Paper notebooking, that is.
I’ve always been partial to pen and paper, probably because I grew up without computers. I still write all of the first drafts of my short stories in a notebook, and only then transfer them into Word. Over the past few years, I’ve been under the sad impression that I’m one of those hopeless dinosaurs, clinging to the ways of the past. Sort of like my fiction writing college professor who insisted on typing all of her novels on an old typewriter.
But now here comes Julian Assange to rock my world, as always. Use a condom, Julian! Heh…sorry about that. It turns out (and it comes as no big surprise) that our iPhone conversations are being intercepted, our Web surfing is under surveillance. Leading me to the scary question…especially as an Internet addict…what if one day I am forced to disconnect?

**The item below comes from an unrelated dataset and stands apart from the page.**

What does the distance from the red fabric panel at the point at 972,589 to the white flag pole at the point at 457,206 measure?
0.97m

I’ve been fortunate to grow up with parents who participated in a computer-free protest movement back in Poland. These are the techniques which an American resistance may have to use in some bleak future world. Illicit pamphlets on illegal printing presses. Scattering paper leaflets. Manifestoes on walls. Good old word of mouth.
Yes, all these are far less quick and efficient methods of communication than my posting this blog right now to a theoretically unlimited audience. We’ve all seen the social networking potential of the Arab Spring. But what happens when the online system is controlled by the government we oppose? What if we can’t use it to resist, precisely because the system is used to monitor our resistance?
If nothing else, I can envision a time when I will once again have to confine my thoughts and opinions to the pages of my private notebook, where they can’t be read, instead of putting them here on my blog. I hope that day never comes. But I’m keeping a blank page of paper at my bedside, just in case.